━━━━━ Records

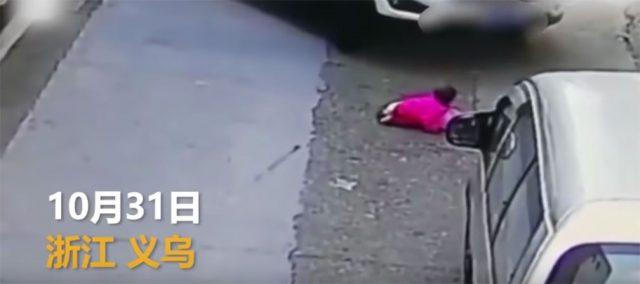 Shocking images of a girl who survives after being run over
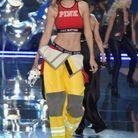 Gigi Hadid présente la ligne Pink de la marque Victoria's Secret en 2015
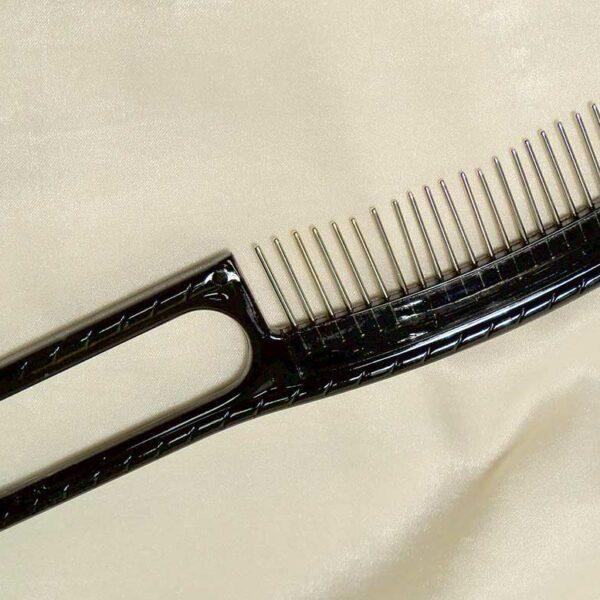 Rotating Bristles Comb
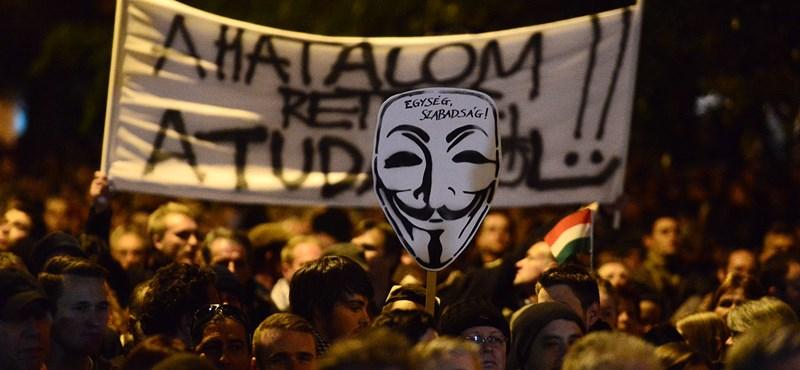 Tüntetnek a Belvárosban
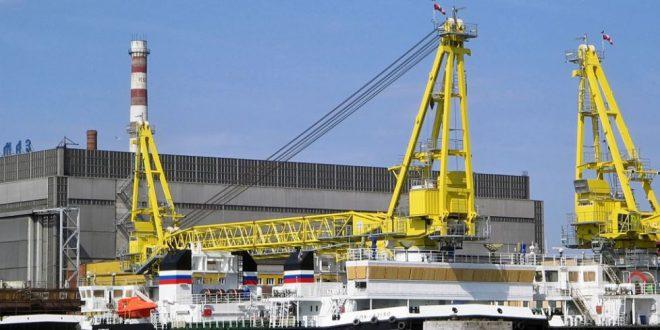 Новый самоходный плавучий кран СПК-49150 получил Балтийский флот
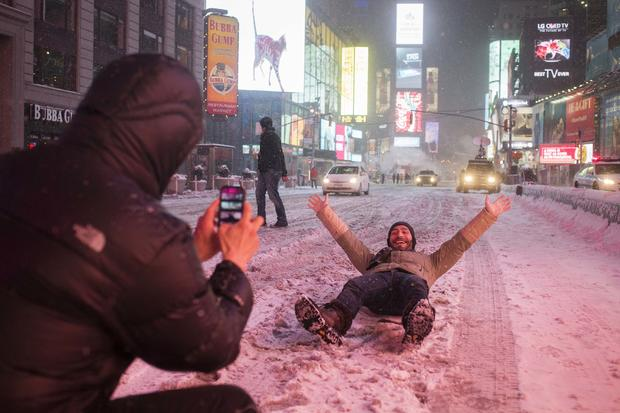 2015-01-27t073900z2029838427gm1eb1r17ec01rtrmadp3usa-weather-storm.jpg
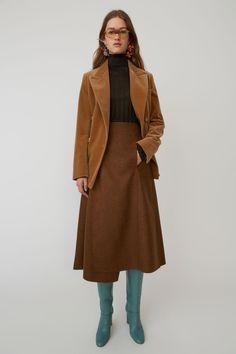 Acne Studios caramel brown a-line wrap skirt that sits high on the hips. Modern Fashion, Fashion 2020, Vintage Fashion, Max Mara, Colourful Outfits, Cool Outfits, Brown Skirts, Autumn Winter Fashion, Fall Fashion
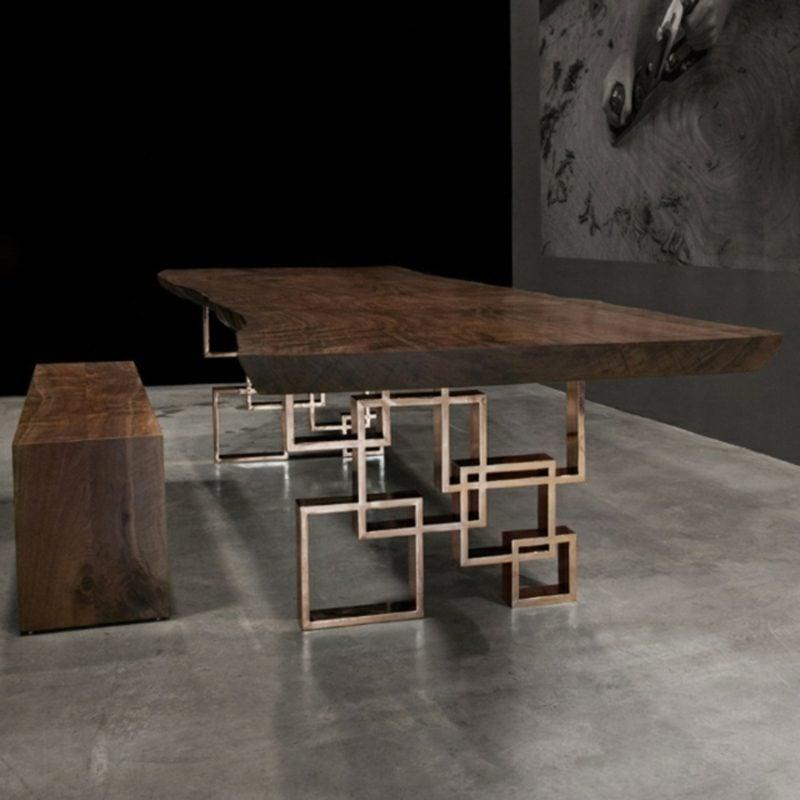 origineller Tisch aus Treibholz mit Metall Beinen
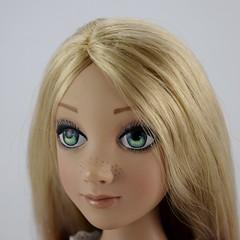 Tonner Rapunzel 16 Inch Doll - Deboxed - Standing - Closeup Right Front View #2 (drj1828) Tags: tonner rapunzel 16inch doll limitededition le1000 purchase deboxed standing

━━━━━━━━━━

**Your instructions**
A verbatim copy of the data, with all pictures omitted, is the required output.

**Solution to this problem**
 Shocking images of a girl who survives after being run over
 Gigi Hadid présente la ligne Pink de la marque Victoria's Secret en 2015
 Rotating Bristles Comb
 Tüntetnek a Belvárosban
 Новый самоходный плавучий кран СПК-49150 получил Балтийский флот
 2015-01-27t073900z2029838427gm1eb1r17ec01rtrmadp3usa-weather-storm.jpg
 Acne Studios caramel brown a-line wrap skirt that sits high on the hips. Modern Fashion, Fashion 2020, Vintage Fashion, Max Mara, Colourful Outfits, Cool Outfits, Brown Skirts, Autumn Winter Fashion, Fall Fashion
 origineller Tisch aus Treibholz mit Metall Beinen
 Tonner Rapunzel 16 Inch Doll - Deboxed - Standing - Closeup Right Front View #2 (drj1828) Tags: tonner rapunzel 16inch doll limitededition le1000 purchase deboxed standing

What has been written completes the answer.